+++ Data supplied +++

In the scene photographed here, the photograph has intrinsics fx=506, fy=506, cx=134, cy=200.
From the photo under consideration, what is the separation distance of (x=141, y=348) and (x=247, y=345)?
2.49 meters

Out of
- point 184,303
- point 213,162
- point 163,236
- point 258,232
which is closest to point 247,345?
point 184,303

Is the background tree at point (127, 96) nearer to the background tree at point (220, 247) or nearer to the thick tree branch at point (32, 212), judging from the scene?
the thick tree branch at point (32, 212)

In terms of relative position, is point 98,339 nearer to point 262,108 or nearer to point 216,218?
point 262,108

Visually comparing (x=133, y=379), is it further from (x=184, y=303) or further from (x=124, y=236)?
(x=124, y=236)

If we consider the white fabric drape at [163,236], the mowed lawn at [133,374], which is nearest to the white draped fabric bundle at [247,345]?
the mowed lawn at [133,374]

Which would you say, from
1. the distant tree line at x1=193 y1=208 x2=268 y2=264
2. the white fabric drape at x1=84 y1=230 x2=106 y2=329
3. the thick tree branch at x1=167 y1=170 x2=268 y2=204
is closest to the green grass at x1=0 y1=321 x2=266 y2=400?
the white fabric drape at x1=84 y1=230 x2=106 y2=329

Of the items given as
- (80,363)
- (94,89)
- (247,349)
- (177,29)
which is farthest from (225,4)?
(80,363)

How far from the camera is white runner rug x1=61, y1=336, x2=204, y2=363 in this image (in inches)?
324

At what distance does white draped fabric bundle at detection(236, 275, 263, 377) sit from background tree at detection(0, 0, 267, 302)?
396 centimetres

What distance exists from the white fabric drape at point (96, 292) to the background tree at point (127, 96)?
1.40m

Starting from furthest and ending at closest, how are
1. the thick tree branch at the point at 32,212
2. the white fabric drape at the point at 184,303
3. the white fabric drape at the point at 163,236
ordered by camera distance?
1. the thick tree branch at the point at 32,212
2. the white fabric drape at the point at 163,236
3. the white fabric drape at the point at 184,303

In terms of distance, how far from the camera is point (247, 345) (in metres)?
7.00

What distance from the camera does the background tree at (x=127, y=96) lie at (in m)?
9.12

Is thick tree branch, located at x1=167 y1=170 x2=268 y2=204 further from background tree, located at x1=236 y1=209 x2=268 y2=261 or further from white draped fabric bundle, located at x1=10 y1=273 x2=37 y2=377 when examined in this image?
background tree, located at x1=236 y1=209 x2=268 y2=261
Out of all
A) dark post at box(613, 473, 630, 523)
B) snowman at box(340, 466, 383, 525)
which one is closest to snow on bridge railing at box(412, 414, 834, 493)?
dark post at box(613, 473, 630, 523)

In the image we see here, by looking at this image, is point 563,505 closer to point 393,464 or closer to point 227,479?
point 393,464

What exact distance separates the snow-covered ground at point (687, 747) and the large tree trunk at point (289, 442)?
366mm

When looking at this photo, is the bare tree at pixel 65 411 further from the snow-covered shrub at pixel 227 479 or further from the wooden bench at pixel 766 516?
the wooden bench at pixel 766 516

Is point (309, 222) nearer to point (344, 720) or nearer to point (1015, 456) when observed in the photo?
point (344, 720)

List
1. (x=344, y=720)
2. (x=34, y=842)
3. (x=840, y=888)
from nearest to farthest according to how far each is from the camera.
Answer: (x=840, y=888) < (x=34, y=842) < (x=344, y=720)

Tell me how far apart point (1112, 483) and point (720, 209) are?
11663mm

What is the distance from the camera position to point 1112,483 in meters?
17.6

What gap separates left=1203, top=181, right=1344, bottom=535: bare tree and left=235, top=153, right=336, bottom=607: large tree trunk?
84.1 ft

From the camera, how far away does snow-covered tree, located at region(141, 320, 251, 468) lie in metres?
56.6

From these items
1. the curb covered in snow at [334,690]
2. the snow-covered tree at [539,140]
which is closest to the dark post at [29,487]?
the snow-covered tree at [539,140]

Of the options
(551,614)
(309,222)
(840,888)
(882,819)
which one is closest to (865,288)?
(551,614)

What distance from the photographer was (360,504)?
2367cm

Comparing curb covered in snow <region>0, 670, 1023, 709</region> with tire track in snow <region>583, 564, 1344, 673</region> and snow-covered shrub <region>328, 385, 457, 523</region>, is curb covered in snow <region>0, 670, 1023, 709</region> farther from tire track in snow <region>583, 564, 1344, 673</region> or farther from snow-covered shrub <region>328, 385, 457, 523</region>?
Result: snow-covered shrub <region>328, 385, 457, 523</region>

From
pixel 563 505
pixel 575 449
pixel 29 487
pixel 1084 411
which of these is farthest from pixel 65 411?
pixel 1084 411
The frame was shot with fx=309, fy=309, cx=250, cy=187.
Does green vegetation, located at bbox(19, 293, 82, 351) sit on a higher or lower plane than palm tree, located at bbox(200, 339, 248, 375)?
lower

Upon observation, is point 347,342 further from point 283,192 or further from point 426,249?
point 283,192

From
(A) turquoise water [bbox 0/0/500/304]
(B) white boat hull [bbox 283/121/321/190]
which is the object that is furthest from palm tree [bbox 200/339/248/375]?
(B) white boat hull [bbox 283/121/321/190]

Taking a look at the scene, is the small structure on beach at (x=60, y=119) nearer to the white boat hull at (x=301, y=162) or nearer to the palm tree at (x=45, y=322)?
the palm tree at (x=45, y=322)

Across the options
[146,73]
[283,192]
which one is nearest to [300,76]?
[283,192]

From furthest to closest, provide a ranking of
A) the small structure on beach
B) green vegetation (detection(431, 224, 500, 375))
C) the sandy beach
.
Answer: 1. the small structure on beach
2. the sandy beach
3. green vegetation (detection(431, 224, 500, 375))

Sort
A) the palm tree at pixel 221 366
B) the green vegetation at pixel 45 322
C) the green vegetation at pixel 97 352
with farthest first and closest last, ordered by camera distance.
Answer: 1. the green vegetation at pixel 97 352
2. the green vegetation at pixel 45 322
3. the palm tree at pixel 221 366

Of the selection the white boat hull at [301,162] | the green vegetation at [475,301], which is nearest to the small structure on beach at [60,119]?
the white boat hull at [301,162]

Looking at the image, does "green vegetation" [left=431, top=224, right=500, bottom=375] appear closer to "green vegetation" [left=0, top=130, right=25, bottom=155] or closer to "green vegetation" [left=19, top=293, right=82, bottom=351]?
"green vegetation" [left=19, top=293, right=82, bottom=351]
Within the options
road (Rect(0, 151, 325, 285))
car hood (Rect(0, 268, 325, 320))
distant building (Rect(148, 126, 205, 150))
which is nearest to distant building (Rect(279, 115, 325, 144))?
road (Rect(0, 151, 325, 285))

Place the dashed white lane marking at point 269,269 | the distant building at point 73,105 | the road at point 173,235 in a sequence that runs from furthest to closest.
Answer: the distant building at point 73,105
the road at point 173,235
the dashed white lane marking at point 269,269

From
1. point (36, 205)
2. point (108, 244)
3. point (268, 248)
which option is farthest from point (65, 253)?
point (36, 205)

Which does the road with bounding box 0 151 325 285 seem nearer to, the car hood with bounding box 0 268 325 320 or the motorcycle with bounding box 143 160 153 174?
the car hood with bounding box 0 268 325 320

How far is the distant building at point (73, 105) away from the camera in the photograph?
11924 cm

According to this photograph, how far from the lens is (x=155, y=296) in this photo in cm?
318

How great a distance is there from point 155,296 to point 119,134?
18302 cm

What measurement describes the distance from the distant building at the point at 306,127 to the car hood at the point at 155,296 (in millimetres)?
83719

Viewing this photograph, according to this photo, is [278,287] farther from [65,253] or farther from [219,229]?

+++

The problem - Rewrite all of the lines above as a numbered list, omitting the blank lines.

Written reply -
1. In the scene photographed here, the photograph has intrinsics fx=506, fy=506, cx=134, cy=200.
2. From the photo under consideration, what is the separation distance of (x=141, y=348) and (x=247, y=345)?
3. 2.49 meters
4. Out of
5. - point 184,303
6. - point 213,162
7. - point 163,236
8. - point 258,232
9. which is closest to point 247,345?
10. point 184,303
11. Is the background tree at point (127, 96) nearer to the background tree at point (220, 247) or nearer to the thick tree branch at point (32, 212), judging from the scene?
12. the thick tree branch at point (32, 212)
13. In terms of relative position, is point 98,339 nearer to point 262,108 or nearer to point 216,218?
14. point 262,108
15. Visually comparing (x=133, y=379), is it further from (x=184, y=303) or further from (x=124, y=236)?
16. (x=124, y=236)
17. If we consider the white fabric drape at [163,236], the mowed lawn at [133,374], which is nearest to the white draped fabric bundle at [247,345]?
18. the mowed lawn at [133,374]
19. Which would you say, from
20. 1. the distant tree line at x1=193 y1=208 x2=268 y2=264
21. 2. the white fabric drape at x1=84 y1=230 x2=106 y2=329
22. 3. the thick tree branch at x1=167 y1=170 x2=268 y2=204
23. is closest to the green grass at x1=0 y1=321 x2=266 y2=400?
24. the white fabric drape at x1=84 y1=230 x2=106 y2=329
25. Of the items given as
26. - (80,363)
27. - (94,89)
28. - (247,349)
29. - (177,29)
30. which is farthest from (225,4)?
31. (80,363)
32. How far from the camera is white runner rug x1=61, y1=336, x2=204, y2=363 in this image (in inches)?
33. 324
34. At what distance does white draped fabric bundle at detection(236, 275, 263, 377) sit from background tree at detection(0, 0, 267, 302)?
35. 396 centimetres
36. What distance exists from the white fabric drape at point (96, 292) to the background tree at point (127, 96)?
37. 1.40m
38. Starting from furthest and ending at closest, how are
39. 1. the thick tree branch at the point at 32,212
40. 2. the white fabric drape at the point at 184,303
41. 3. the white fabric drape at the point at 163,236
42. ordered by camera distance?
43. 1. the thick tree branch at the point at 32,212
44. 2. the white fabric drape at the point at 163,236
45. 3. the white fabric drape at the point at 184,303
46. In terms of distance, how far from the camera is point (247, 345) (in metres)?
47. 7.00
48. What distance from the camera does the background tree at (x=127, y=96) lie at (in m)?
49. 9.12
50. Is thick tree branch, located at x1=167 y1=170 x2=268 y2=204 further from background tree, located at x1=236 y1=209 x2=268 y2=261 or further from white draped fabric bundle, located at x1=10 y1=273 x2=37 y2=377 when examined in this image?
51. background tree, located at x1=236 y1=209 x2=268 y2=261
52. Out of all
53. A) dark post at box(613, 473, 630, 523)
54. B) snowman at box(340, 466, 383, 525)
55. which one is closest to snow on bridge railing at box(412, 414, 834, 493)?
56. dark post at box(613, 473, 630, 523)
57. In the image we see here, by looking at this image, is point 563,505 closer to point 393,464 or closer to point 227,479?
58. point 393,464
59. What exact distance separates the snow-covered ground at point (687, 747) and the large tree trunk at point (289, 442)?
60. 366mm
61. When looking at this photo, is the bare tree at pixel 65 411 further from the snow-covered shrub at pixel 227 479 or further from the wooden bench at pixel 766 516?
62. the wooden bench at pixel 766 516
63. Is point (309, 222) nearer to point (344, 720) or nearer to point (1015, 456) when observed in the photo?
64. point (344, 720)
65. List
66. 1. (x=344, y=720)
67. 2. (x=34, y=842)
68. 3. (x=840, y=888)
69. from nearest to farthest according to how far each is from the camera.
70. Answer: (x=840, y=888) < (x=34, y=842) < (x=344, y=720)
71. Tell me how far apart point (1112, 483) and point (720, 209) are?
72. 11663mm
73. What is the distance from the camera position to point 1112,483 in meters?
74. 17.6
75. What gap separates left=1203, top=181, right=1344, bottom=535: bare tree and left=235, top=153, right=336, bottom=607: large tree trunk?
76. 84.1 ft
77. From the camera, how far away does snow-covered tree, located at region(141, 320, 251, 468) lie in metres?
78. 56.6
79. From these items
80. 1. the curb covered in snow at [334,690]
81. 2. the snow-covered tree at [539,140]
82. which is closest to the dark post at [29,487]?
83. the snow-covered tree at [539,140]
84. Of the options
85. (551,614)
86. (309,222)
87. (840,888)
88. (882,819)
89. which one is closest to (865,288)?
90. (551,614)
91. What distance from the photographer was (360,504)?
92. 2367cm
93. Comparing curb covered in snow <region>0, 670, 1023, 709</region> with tire track in snow <region>583, 564, 1344, 673</region> and snow-covered shrub <region>328, 385, 457, 523</region>, is curb covered in snow <region>0, 670, 1023, 709</region> farther from tire track in snow <region>583, 564, 1344, 673</region> or farther from snow-covered shrub <region>328, 385, 457, 523</region>?
94. Result: snow-covered shrub <region>328, 385, 457, 523</region>
95. From
96. pixel 563 505
97. pixel 575 449
98. pixel 29 487
99. pixel 1084 411
100. which of these is farthest from pixel 65 411?
101. pixel 1084 411
102. The frame was shot with fx=309, fy=309, cx=250, cy=187.
103. Does green vegetation, located at bbox(19, 293, 82, 351) sit on a higher or lower plane than palm tree, located at bbox(200, 339, 248, 375)?
104. lower
105. Upon observation, is point 347,342 further from point 283,192 or further from point 426,249?
106. point 283,192
107. From
108. (A) turquoise water [bbox 0/0/500/304]
109. (B) white boat hull [bbox 283/121/321/190]
110. which is the object that is furthest from palm tree [bbox 200/339/248/375]?
111. (B) white boat hull [bbox 283/121/321/190]
112. Taking a look at the scene, is the small structure on beach at (x=60, y=119) nearer to the white boat hull at (x=301, y=162) or nearer to the palm tree at (x=45, y=322)?
113. the palm tree at (x=45, y=322)
114. Across the options
115. [146,73]
116. [283,192]
117. which one is nearest to [300,76]?
118. [283,192]
119. From furthest to closest, provide a ranking of
120. A) the small structure on beach
121. B) green vegetation (detection(431, 224, 500, 375))
122. C) the sandy beach
123. .
124. Answer: 1. the small structure on beach
125. 2. the sandy beach
126. 3. green vegetation (detection(431, 224, 500, 375))
127. Sort
128. A) the palm tree at pixel 221 366
129. B) the green vegetation at pixel 45 322
130. C) the green vegetation at pixel 97 352
131. with farthest first and closest last, ordered by camera distance.
132. Answer: 1. the green vegetation at pixel 97 352
133. 2. the green vegetation at pixel 45 322
134. 3. the palm tree at pixel 221 366
135. Of the selection the white boat hull at [301,162] | the green vegetation at [475,301], which is nearest to the small structure on beach at [60,119]?
136. the white boat hull at [301,162]
137. Looking at the image, does "green vegetation" [left=431, top=224, right=500, bottom=375] appear closer to "green vegetation" [left=0, top=130, right=25, bottom=155] or closer to "green vegetation" [left=19, top=293, right=82, bottom=351]?
138. "green vegetation" [left=19, top=293, right=82, bottom=351]
139. Within the options
140. road (Rect(0, 151, 325, 285))
141. car hood (Rect(0, 268, 325, 320))
142. distant building (Rect(148, 126, 205, 150))
143. which is nearest to distant building (Rect(279, 115, 325, 144))?
144. road (Rect(0, 151, 325, 285))
145. Place the dashed white lane marking at point 269,269 | the distant building at point 73,105 | the road at point 173,235 in a sequence that runs from furthest to closest.
146. Answer: the distant building at point 73,105
147. the road at point 173,235
148. the dashed white lane marking at point 269,269
149. From
150. 1. point (36, 205)
151. 2. point (108, 244)
152. 3. point (268, 248)
153. which option is farthest from point (65, 253)?
154. point (36, 205)
155. Which does the road with bounding box 0 151 325 285 seem nearer to, the car hood with bounding box 0 268 325 320 or the motorcycle with bounding box 143 160 153 174?
156. the car hood with bounding box 0 268 325 320
157. How far is the distant building at point (73, 105) away from the camera in the photograph?
158. 11924 cm
159. According to this photograph, how far from the lens is (x=155, y=296) in this photo in cm?
160. 318
161. How great a distance is there from point 155,296 to point 119,134?
162. 18302 cm
163. What measurement describes the distance from the distant building at the point at 306,127 to the car hood at the point at 155,296 (in millimetres)?
164. 83719
165. Viewing this photograph, according to this photo, is [278,287] farther from [65,253] or farther from [219,229]?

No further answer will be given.